I finally got around to watching The Passion of the Christ over the weekend. It has taken me a couple of days to sort out my opinions about the movie, but I think I’ve finally reached a consensus.
The movie failed.
Let me explain.
I knew what watching The Passion was going to bring. I know the story like I know the ABCs. I knew about the controversy surrounding the supposed anti-semetic depiction of the Jewish players in the tale. I was aware of the hype with the all-subtitled dialogue and the brutal depictions of Jesus’ crucifixion. I knew going in what the movie was like, but what I didn’t know was what it was about.
One might expect a movie about Jesus made by a devout believer to be, ultimately, about His message and the hope He represents. Perhaps that’s what Mel Gibson intended. I honestly hope that’s what he intended, because what he actually made was a period horror film.
Let me explain.
Imagine you took the whole Biblical angle out of the equation (it is difficult, but try). Taking this movie at face value with no preconceptions about what it means or what it is trying to say and you have the following: A story full of torture, suicide, betrayal, death and peppered with frightening images of an androgynous specter who tormets the main character before finally being defeated in a symbolic way and in the twist ending, the tortured hero returns to life. Devoid of the historical context, the movie played out like a sort of noir setpiece with spiritual overtones (not unlike The Omen perhaps) and ferocious, unrelenting violence. The inclusion of Satan and the lingering sideplot involving Judas complete with frightening hallucinations and ending in graphic suicide only punctuated how grim this movie made the subject.
The excesses of violence are not what made me dislike the movie. What made me dislike it was that the violence upstaged the good parts of the movie: The flashbacks. Jim Caveziel played a pretty terrific Jesus when he got the chance to utter a few more actual lines besides “Ugh!” and “Auugh!” The scenes of Jesus saving Mary Magdalene and the Last Supper were actually really well done and effective at showing a Jesus that was not just some somber sage spouting cryptic wisdom but made him human and supplied a charisma that you could actually imagine people dropping their lives to follow. The scene of Jesus as a youngish carpenter talking to his mother, Mary, was especially effective at making Jesus seem human without taking away the sense of divinity. Had the whole movie focused on that and then also just included a couple of intense segments of the crucixion the movie would have been twenty times better. Fifty.
Instead Gibson focuses lovingly on Jesus’ flesh getting ripped from His body. He lingers on the placement of the crown of thorns and practically delights in showing Him stumble trying to carry the cross (which is inexplicably constructed differently than the crosses borne by the two criminals crucified on either side of him) again and again and again.
The most effective scene in the whole movie by far was the forgiveness Jesus grants to the repentant criminal while they both hang on their crosses.

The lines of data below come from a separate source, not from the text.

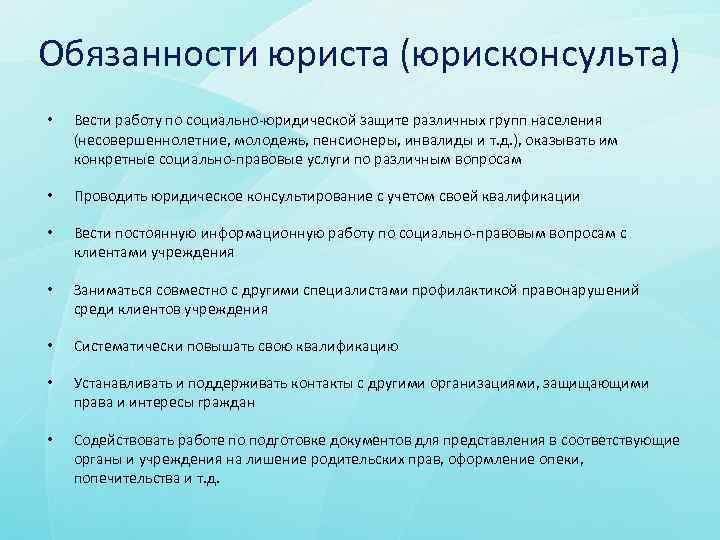 Обязанности юриста (юрисконсульта)

• Вести работу по социально-юридической защите различных групп населения (несовершеннолетние, молодежь, пенсионеры, инвалиды и т.д.), оказывать им конкретные социально-правовые услуги по различным вопросам

• Проводить юридическое консультирование с учетом своей квалификации

• Вести постоянную информационную работу по социально-правовым вопросам с клиентами учреждения

• Заниматься совместно с другими специалистами профилактикой правонарушений среди клиентов учреждения

• Систематически повышать свою квалификацию

• Устанавливать и поддерживать контакты с другими организациями, защищающими права и интересы граждан

• Содействовать работе по подготовке документов для представления в соответствующие органы и учреждения на лишение родительских прав, оформление опеки, попечительства и т.д.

Again the depiction of the humanity of Jesus and the explicit example of how He offered hope where there probably should have been none worked marvelously. But the moment is fleeting and soon enough we’re back to self-congratulatory shots of the make-up team’s work until a sense of hope is replaced entirely by a sense of revulsion.

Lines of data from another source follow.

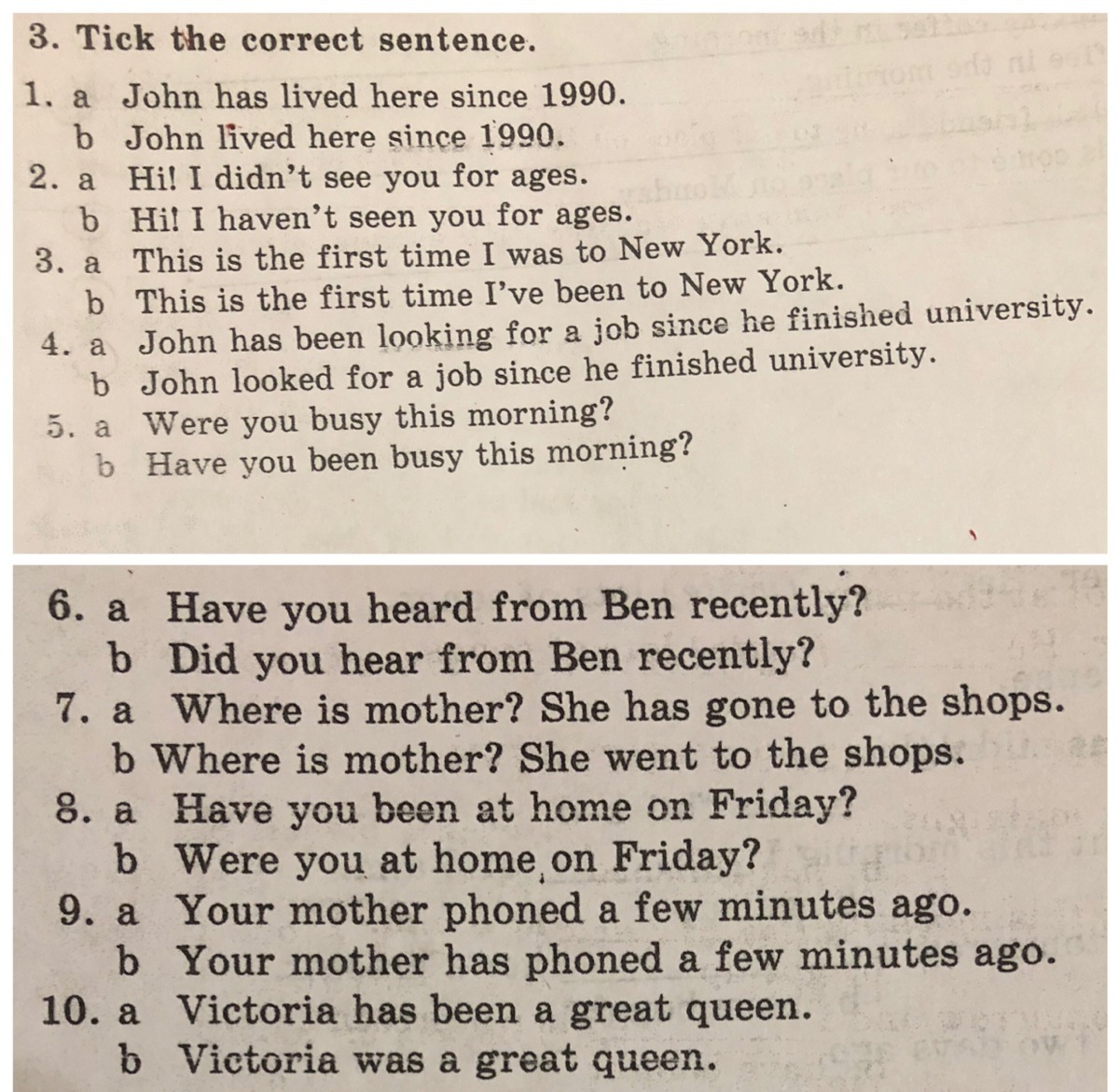 3. Tick the correct sentence.

1. a John has lived here since 1990.
b John lived here since 1990.
2. a Hi! I didn't see you for ages.
b Hi! I haven't seen you for ages.
3. a This is the first time I was to New York.
b This is the first time I've been to New York.
4. a John has been looking for a job since he finished university.
b John looked for a job since he finished university.
5. a Were you busy this morning?
b Have you been busy this morning?

6. a Have you heard from Ben recently?
b Did you hear from Ben recently?
7. a Where is mother? She has gone to the shops.
b Where is mother? She went to the shops.
8. a Have you been at home on Friday?
b Were you at home on Friday?
9. a Your mother phoned a few minutes ago.
b Your mother has phoned a few minutes ago.
10. a Victoria has been a great queen.
b Victoria was a great queen.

The difficult thing is that I know it is important that Jesus not just died but suffered and died. That’s one of the key tenants here is that the only perfect man chose to be brutalized in such a way for our sake. It has to be pointless and harsh and it should fill any person with shame to witness. But the problem is that importance is something separate from the point. The point isn’t that He was tortured, the point is that He did it for a purpose. It is the purpose, the message, that is lost in the translation to this film. With the reason for the events glossed over or assumed here except in a few fleeting and infrequent moments that don’t amount to enough, what is left is a picture that cares as much about the implements used to inflict the suffering as the cause for the suffering. And that’s pure horror movie territory.

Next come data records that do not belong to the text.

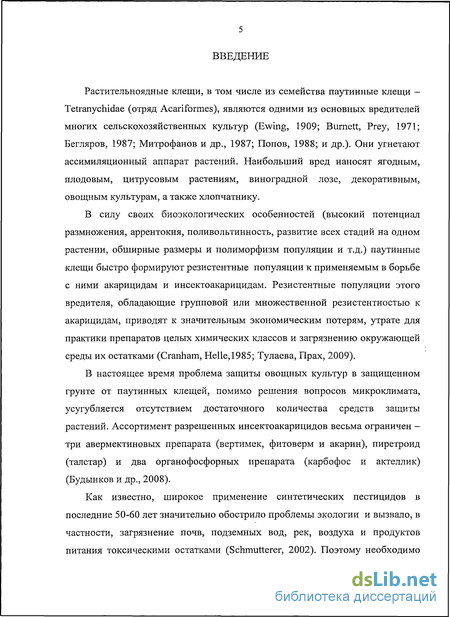 5

ВВЕДЕНИЕ

Растительноядные клещи, в том числе из семейства паутинные клещи – Tetranychidae (отряд Acariformes), являются одними из основных вредителей многих сельскохозяйственных культур (Ewing, 1909; Burnett, Prey, 1971; Бегляров, 1987; Митрофанов и др., 1987; Попов, 1988; и др.). Они угнетают ассимиляционный аппарат растений. Наибольший вред наносят ягодным, плодовым, цитрусовым растениям, виноградной лозе, декоративным, овощным культурам, а также хлопчатнику.

В силу своих биоэкологических особенностей (высокий потенциал размножения, аррентокия, поливольтинность, развитие всех стадий на одном растении, обширные размеры и полиморфизм популяции и т.д.) паутинные клещи быстро формируют резистентные популяции к применяемым в борьбе с ними акарицидам и инсектоакарицидам. Резистентные популяции этого вредителя, обладающие групповой или множественной резистентностью к акарицидам, приводят к значительным экономическим потерям, утрате для практики препаратов целых химических классов и загрязнению окружающей среды их остатками (Cranham, Helle,1985; Тулаева, Прах, 2009).

В настоящее время проблема защиты овощных культур в защищенном грунте от паутинных клещей, помимо решения вопросов микроклимата, усугубляется отсутствием достаточного количества средств защиты растений. Ассортимент разрешенных инсектоакарицидов весьма ограничен – три авермектиновых препарата (вертимек, фитоверм и акарин), пиретроид (талстар) и два органофосфорных препарата (карбофос и актеллик) (Будынков и др., 2008).

Как известно, широкое применение синтетических пестицидов в последние 50-60 лет значительно обострило проблемы экологии и вызвало, в частности, загрязнение почв, подземных вод, рек, воздуха и продуктов питания токсическими остатками (Schmutterer, 2002). Поэтому необходимо

dsLib.net
библиотека диссертаций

As an uplifting telling of Jesus final hours: One star. As a technically sound terror-flick: Three stars. Net rating: Two out of five stars.
I’m not sure it’s SUPPOSED to be uplifting. I think who Gibson made the film for is a very good question. I personally think it was made mostly for himself, a sort of self-reminder that believers should not take for granted the magnitude of what was done on their behalf. The fact that the only time Gibson appears in the movie is when it shows his hands driving in the nails is telling. I still haven’t seen it, and certainly believe in what (I think), it’s trying to say. I guess I should, but I’m afraid of having my stomach turned. And like you said I think it will be turned for the wrong reason. The spiritual sacrifice of God made man and the Father turning his wrath on the Son is both beautiful and stomach turningly important. The sheer violence of that is really very secondary and not the focus of Christianity. This is not the movie C.S. Lewis would write, and yet is Aslan’s getting his mane shaved off any less effective?
I don’t know. I’m not sure you can tell the story the way it is presented in the Bible without a sense of triumph. Well, I guess clearly you can since that is what The Passion does, but there ought to have been uplift. The sacrifice is indeed something that perhaps need be remembered but certainly not at the cost of the point of it all, which is where Gibson dropped the ball because as a reminder of the suffering it works brilliantly. As a reminder of why all the suffering in the first place, he sort of skips that part.